CONSIGNE A:
Relevez chaque ligne des entrées qui contient la chaîne « from », en tenant compte de la casse.

TEXTE À LIRE:
#####

# Jeux pour iPhone: vaste débat....



## Delgesu (6 Décembre 2009)

J'ai un iPhone depuis peu, et je scrute les jeux sur le iStore. Je sens que avant que je dépense le moindre sou la dedans, il va d'abord que je tombe sur LE jeu vraiment pensé pour iPhone, avec un gameplay assorti et pas un portage avec une jouabilité non adaptée. Déjà _exit_ les jeux avec le joystick virtuel, ce qui en fait un bon paquet. La sensation physique du manque de manette est pesante; ce n'est quand même pas pareil. Il n'y a pas de butée physique, ce qui rend le contrôle moins précis.
Il doit bien y avoir un stock de jeux développés spécifiquement pour le iPhone.


----------



## Macuserman (6 Décembre 2009)

Franchement tu as toute une flopée de jeux iPhone géniaux, et pas forcément payant ! 

Mais tu as Google qui peut te servir également, ou alors je peux t'en conseiller maios comment être sur que ceux ci te plairont ? 

Eliminate Pro ? Flip ? 33rd Division ?


----------



## Gwen (6 Décembre 2009)

Dans les jeu utilisant a fond l'iPhone j'ai personnellement :

Fastlane. Il faut pencher le iPhone pour faire tourner la voiture.

SuperMarket mania. : Il faut cliquer sur les rayons a remplir pour que cela fonctionne.

#####

CONSIGNE B:
D'après la discussion sur les jeux pour iPhone, que faut-il faire dans Fastlane pour faire tourner la voiture ?

LISTE DES ENTRÉES:
#####

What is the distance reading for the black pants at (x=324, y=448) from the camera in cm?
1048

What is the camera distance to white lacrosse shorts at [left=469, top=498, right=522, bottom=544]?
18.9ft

#####

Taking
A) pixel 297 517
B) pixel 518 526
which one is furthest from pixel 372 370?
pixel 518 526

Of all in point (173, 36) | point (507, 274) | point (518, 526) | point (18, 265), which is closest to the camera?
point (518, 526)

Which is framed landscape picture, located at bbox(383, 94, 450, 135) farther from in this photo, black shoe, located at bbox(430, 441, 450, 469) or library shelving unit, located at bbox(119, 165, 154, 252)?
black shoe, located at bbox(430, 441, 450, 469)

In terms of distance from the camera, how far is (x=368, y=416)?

#####

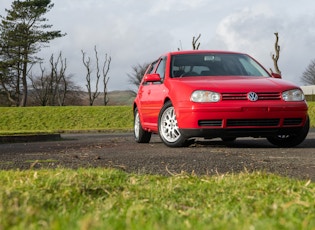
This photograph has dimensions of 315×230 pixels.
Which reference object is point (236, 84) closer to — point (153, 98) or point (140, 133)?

#####

RÉPONSE A:
What is the distance reading for the black pants at (x=324, y=448) from the camera in cm?
which one is furthest from pixel 372 370?
Which is framed landscape picture, located at bbox(383, 94, 450, 135) farther from in this photo, black shoe, located at bbox(430, 441, 450, 469) or library shelving unit, located at bbox(119, 165, 154, 252)?
In terms of distance from the camera, how far is (x=368, y=416)?

RÉPONSE B:
Il faut pencher l'iPhone.